每次提起父亲,母亲都显得咬牙切齿。母亲想到当初的困难,声音极度哽咽。而我也是在那种有了上顿没有下顿的环境中出生的,真不敢想象,当初1.5元一包的盐都要靠赊账的境况下,母亲生下我需要多大的勇气?? 看着母亲,油然升起一股敬意,心里五味杂陈。

在这里,奉劝各位看官。不论以后身处何境都不能对自己的母亲有丝毫怠慢。 一定要先行其孝!

那时我两岁多,父亲跟往常一样去朋友家喝酒串门,在出门口的百来米处的路边坐着一位身材瘦小,满头白发的老头。经过老头身边时,老头伸手将我爸拦下。我爸看那老头以为有事需要帮忙,谁料老头身边抽出小板凳让我爸坐下,自己却坐在了一旁。没等我爸开口,老头说到:“你现在住的这个院子已经是第四家了 之前的三家要么疯掉了 要么主心骨猝死导致妻离子散了 因为你家的院子底下是地坑院 房子是悬空的 院子却是刀柄形 而且雨水是倒流的 属凶宅 这个院落整起来要费大功夫了 你回去之后赶紧选个黄道吉日 把院里多出的角用墙堵起来 先把凶气堵住 然后赶紧换个院落。” 那时父亲年轻身旺也不咋相信这类事件,听了之后将信将疑地回家找了位村里年长的老人求证那位老人的说法,结果出乎意料。显然那位老头并非等闲之辈。 忘记说了,父亲起身答谢之后没走多远,老头道:“你的烟掉了 ”父亲对那老头憨笑一声扭头俯身将烟从地上捡起后看向那位老头时候,老头却不见了。前两天说起那事时候父亲疑虑才被解除,因为妈妈说那是土地爷。

虽然父亲求证之后依然大大咧咧,再加上当初因为叔叔结婚没地方住,父亲只好搬了出来住在别人家的老房子——那老人家说的凶宅。(那人家已定居城里,偶尔回来看一下),上边说到家里穷的叮咣响,根本没有财力来搞这些名堂。所以直到我三岁被妈妈带到姨妈家的时候事情在逐渐应验了。

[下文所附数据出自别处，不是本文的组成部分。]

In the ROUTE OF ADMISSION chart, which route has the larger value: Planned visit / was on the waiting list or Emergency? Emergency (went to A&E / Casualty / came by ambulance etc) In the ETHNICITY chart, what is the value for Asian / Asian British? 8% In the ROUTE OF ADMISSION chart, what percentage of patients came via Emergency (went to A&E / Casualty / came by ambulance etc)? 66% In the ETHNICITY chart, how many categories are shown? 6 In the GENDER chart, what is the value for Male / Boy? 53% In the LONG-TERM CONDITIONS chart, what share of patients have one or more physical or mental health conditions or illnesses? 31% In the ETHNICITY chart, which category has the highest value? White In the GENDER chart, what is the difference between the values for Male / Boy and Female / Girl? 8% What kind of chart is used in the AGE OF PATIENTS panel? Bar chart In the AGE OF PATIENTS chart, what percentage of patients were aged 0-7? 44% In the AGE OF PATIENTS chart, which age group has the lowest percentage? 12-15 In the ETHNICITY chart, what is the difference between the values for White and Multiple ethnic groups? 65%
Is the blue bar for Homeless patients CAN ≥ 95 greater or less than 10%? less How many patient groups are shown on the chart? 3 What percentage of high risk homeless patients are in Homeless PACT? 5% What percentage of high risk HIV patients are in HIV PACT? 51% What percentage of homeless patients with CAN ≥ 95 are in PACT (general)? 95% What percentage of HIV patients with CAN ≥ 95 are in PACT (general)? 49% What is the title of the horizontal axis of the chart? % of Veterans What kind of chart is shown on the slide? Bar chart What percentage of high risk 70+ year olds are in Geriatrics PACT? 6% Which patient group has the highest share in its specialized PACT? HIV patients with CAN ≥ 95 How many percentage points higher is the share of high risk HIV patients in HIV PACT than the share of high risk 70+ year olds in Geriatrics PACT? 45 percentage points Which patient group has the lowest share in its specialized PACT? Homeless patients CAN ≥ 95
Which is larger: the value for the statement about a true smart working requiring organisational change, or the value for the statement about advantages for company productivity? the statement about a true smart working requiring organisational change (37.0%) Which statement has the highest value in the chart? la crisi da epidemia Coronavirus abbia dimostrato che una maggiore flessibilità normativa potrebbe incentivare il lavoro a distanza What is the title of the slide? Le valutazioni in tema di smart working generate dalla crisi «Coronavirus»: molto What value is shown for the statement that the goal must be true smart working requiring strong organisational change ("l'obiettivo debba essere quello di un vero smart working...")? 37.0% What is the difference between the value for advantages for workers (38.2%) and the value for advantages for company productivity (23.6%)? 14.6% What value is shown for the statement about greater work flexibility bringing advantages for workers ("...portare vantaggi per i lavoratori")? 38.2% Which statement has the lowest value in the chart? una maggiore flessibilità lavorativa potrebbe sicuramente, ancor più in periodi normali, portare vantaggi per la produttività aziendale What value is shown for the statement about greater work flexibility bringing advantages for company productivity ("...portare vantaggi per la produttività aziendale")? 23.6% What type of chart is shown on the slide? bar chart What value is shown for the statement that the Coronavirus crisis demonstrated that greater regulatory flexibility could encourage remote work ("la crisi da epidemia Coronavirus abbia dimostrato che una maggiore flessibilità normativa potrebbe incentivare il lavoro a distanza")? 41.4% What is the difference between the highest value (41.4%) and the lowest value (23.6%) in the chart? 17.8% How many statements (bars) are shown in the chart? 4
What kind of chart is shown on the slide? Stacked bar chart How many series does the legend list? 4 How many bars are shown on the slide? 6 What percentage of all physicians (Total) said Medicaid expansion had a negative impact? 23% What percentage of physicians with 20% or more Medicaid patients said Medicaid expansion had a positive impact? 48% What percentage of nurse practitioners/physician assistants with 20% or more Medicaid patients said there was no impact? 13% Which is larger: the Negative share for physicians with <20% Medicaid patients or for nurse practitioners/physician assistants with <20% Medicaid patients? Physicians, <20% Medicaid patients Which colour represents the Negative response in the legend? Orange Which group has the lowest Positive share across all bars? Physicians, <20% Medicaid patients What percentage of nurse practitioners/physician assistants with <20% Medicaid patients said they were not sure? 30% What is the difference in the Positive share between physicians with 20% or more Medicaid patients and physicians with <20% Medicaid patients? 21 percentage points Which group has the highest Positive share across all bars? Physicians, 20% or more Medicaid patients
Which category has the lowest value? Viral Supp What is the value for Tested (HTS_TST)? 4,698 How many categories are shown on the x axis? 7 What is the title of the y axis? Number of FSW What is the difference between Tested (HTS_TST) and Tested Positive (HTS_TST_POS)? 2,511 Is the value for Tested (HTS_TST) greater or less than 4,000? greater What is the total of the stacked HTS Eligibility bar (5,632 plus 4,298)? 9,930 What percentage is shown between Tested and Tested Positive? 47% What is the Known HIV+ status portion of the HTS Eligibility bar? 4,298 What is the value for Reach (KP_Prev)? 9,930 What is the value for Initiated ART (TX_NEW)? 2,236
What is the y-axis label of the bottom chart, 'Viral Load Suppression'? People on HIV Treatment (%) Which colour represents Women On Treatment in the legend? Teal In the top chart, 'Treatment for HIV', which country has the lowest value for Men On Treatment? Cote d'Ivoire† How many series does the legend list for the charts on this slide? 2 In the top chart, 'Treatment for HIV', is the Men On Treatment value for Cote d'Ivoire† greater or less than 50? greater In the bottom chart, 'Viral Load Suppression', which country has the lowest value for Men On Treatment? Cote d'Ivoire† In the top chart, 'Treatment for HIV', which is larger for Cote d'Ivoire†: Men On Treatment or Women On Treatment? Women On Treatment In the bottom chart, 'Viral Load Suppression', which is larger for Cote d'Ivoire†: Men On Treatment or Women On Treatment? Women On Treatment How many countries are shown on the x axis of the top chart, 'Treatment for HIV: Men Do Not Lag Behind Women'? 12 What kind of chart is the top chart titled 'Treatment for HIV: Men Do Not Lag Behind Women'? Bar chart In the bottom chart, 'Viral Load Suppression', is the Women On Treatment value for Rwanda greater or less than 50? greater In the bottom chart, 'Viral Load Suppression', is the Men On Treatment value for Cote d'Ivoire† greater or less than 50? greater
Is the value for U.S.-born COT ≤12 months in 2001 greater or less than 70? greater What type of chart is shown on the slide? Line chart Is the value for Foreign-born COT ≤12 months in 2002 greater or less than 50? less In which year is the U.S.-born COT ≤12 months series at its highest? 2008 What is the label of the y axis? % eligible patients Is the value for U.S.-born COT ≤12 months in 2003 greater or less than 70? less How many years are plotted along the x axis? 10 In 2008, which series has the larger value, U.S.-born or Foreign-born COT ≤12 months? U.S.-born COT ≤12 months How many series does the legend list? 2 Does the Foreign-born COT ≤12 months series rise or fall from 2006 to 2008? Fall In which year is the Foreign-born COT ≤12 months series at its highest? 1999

那时我贫血发烧外加营养不良,脸色惨白且整天昏昏欲睡,没有一点小孩子应有的活力。我被妈妈放到借来的红旗牌自行车的主梁上带到了离家几十公里外的姨妈家。在要吃饭的时候姨妈家的婆婆看了我一眼惊慌地喊我妈妈:“鱼儿(我妈的乳名)吃完饭赶紧过来”妈妈听到声音感觉不对劲,将手里仅剩的一口馒头吞了下去赶忙起身去看缘由。 结果姨妈的婆婆拉着我妈妈的手,急切喊道:“你赶紧回去给你儿子做个检查 你儿子状态不对 脸色都不对 正常像这么大的孩子个个生龙活虎的 他已经几天没吃饭了”说着把我抱起放到车上,催着我妈赶紧看看医生,耽误不得!妈妈慌忙中骑着自行车往家里赶。在经过一个镇的集会时,遇到了一个消瘦的老头,肩上搭着一个肩袋,右手掕着麻袋和带式折叠板凳。拦着母亲,一脸慈祥地叹道:“唉!今后多了位‘明眼’(阴阳眼)你这闺女恐怕要遭罪了,娃鞋掉了都不拣?” 我妈妈恶狠狠地说到:“你这该死的老头 有事没事咒我做什么? 什么明眼? 造什么罪? 。。。。” 说罢将车子掉了个头给我拣鞋去了,结果鞋子没捡到,扭头准备问向老头的时候老头也不见了。 母亲当时还纳闷:“今天什么日子 怎么怪事连连?” 之后车子上了马路,母亲告诉我怎么自行车前两三米元的地方有两个扎着两个辫子的女孩一蹦一跳地给我引路呢?

之后下了马路改走小道的时候那两个女孩不见了。紧接着到医院检查我需要输血住立即住院,可想而知,家里哪有多余的钱来给我治病?模糊间,我发现有个穿紫色长袍手里提着黑色木制的盒子和一位穿白色长袍手里持着鞑从医院的窗户里朝我走了过来。 模模糊糊的看到那个紫色长袍的从盒里拿出一根三十厘米的银针朝我身上扎了下去。 当时的感觉浑身胀痛之后就再也没有感觉。我醒来的时候告诉我妈我的所闻所见我妈妈白了我一眼。觉得我病入膏荒到说胡话了。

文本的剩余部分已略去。